Copy every line of the data below, but rescale each number in the answers (the distances and point coordinates) by multiplying it by 0.65 and rounding to the same number of decimal places it had, with halves rounded up. Leave the pictures out of your reply.
>> Start PROVIDED MATERIAL
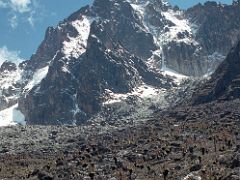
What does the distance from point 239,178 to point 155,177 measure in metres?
37.9

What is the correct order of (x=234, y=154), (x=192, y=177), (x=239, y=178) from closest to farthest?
(x=239, y=178) < (x=192, y=177) < (x=234, y=154)

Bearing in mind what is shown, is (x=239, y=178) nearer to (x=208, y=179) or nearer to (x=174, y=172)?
(x=208, y=179)

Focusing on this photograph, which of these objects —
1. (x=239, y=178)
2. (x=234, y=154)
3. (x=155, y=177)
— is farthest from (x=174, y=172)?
(x=239, y=178)

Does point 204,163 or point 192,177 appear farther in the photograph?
point 204,163

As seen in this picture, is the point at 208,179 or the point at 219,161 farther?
>> End PROVIDED MATERIAL
== EXPECTED ANSWER ==
What does the distance from point 239,178 to point 155,177 measure in metres?
24.6

What is the correct order of (x=234, y=154), (x=192, y=177), (x=239, y=178) from closest to farthest?
(x=155, y=116) < (x=125, y=115) < (x=152, y=100)

Bearing in mind what is shown, is (x=239, y=178) nearer to (x=208, y=179) or nearer to (x=174, y=172)?
(x=135, y=116)

Focusing on this photograph, which of these objects —
1. (x=239, y=178)
2. (x=234, y=154)
3. (x=155, y=177)
— is farthest from (x=174, y=172)?
(x=155, y=116)

Does point 204,163 or point 192,177 appear farther in the photograph?
point 133,106

As seen in this picture, is the point at 208,179 or the point at 219,161 farther?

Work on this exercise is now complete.